Captioned web images:

━━━━━━━━━━━━━━━━

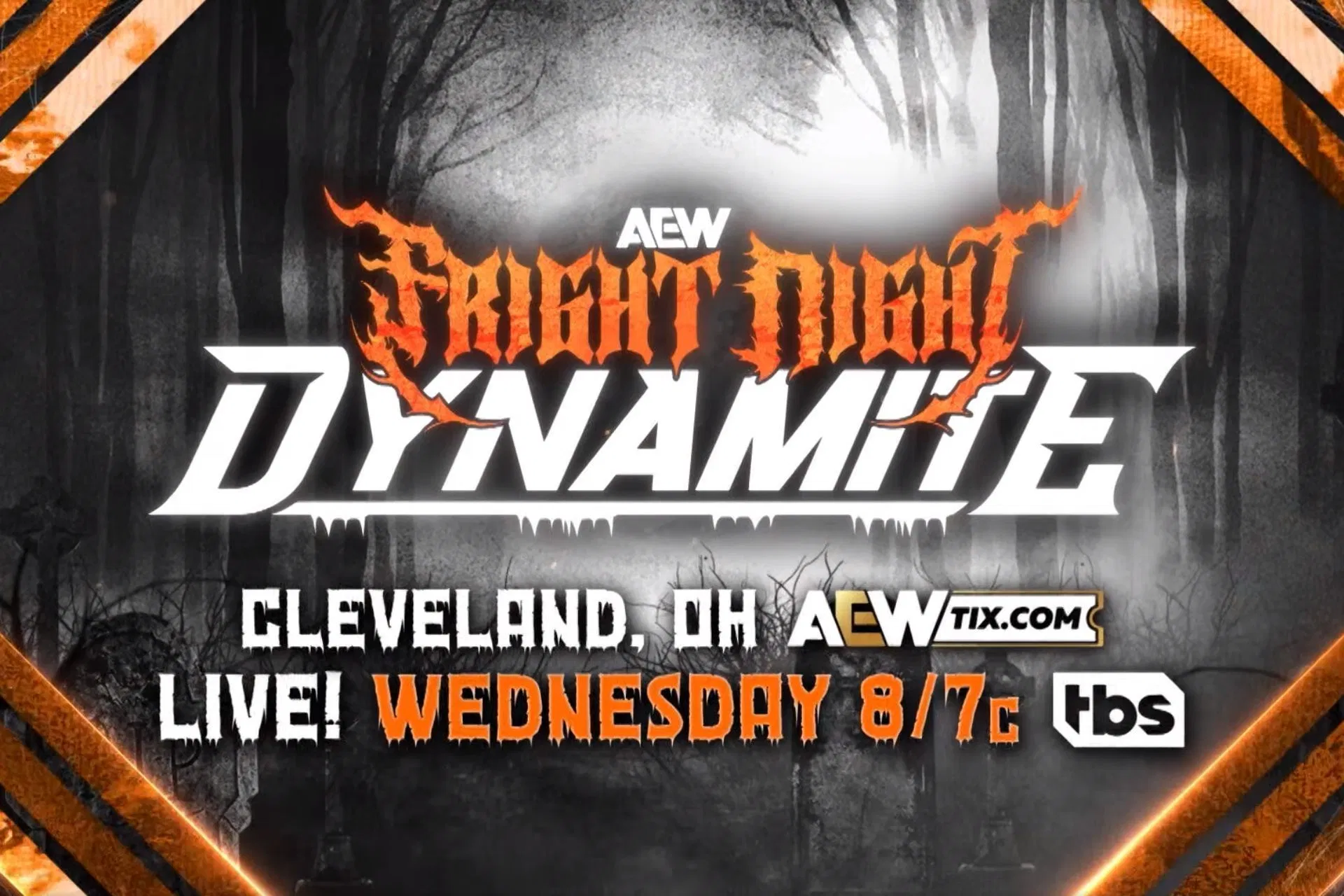 Top AEW faction to finally break up in a shocking twist on Fright Night Dynamite? Exploring the possibility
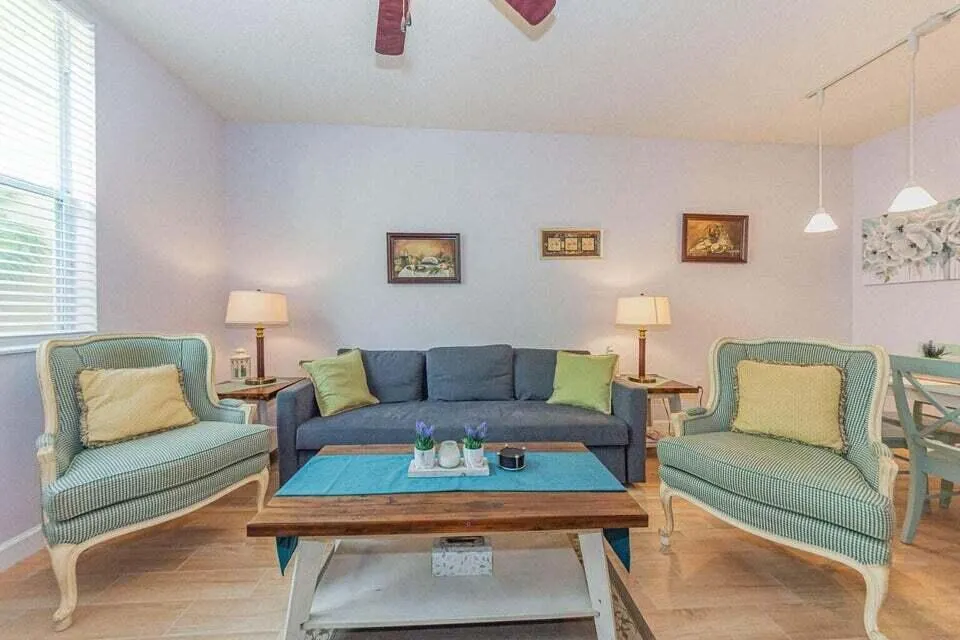 630 S Sopadilla Avenue, #102
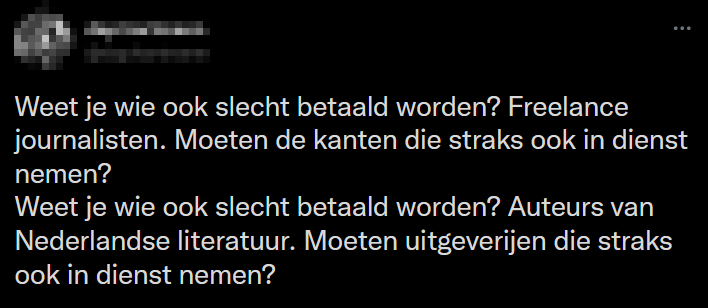 PerongelukL's tweet photo. Ik een vast contract, jij een vast contract, iedereen een vast contract! https://t.co/AFdShpFGJI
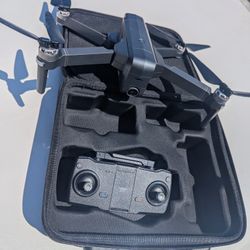 Ruko F11 Pro 4k Camera Brushless Motors Drone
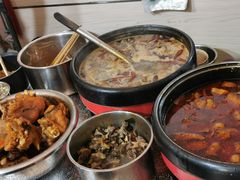 -西环肥仔螺蛳粉(南宁第一分店)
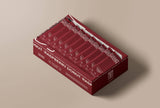 The Raspberry Donut (10-Pack): 10-PACK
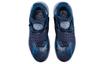 Men's Sneakers Li-Ning Li Ning SONIC 6 Low top Basketball Shoes Men's Blue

━━━━━━━━━━━━━━━━

• **Problem to work on**
Repeat the data word for word, excluding any image.

• **Expected answer**
 Top AEW faction to finally break up in a shocking twist on Fright Night Dynamite? Exploring the possibility
 630 S Sopadilla Avenue, #102
 PerongelukL's tweet photo. Ik een vast contract, jij een vast contract, iedereen een vast contract! https://t.co/AFdShpFGJI
 Ruko F11 Pro 4k Camera Brushless Motors Drone
 -西环肥仔螺蛳粉(南宁第一分店)
 The Raspberry Donut (10-Pack): 10-PACK
 Men's Sneakers Li-Ning Li Ning SONIC 6 Low top Basketball Shoes Men's Blue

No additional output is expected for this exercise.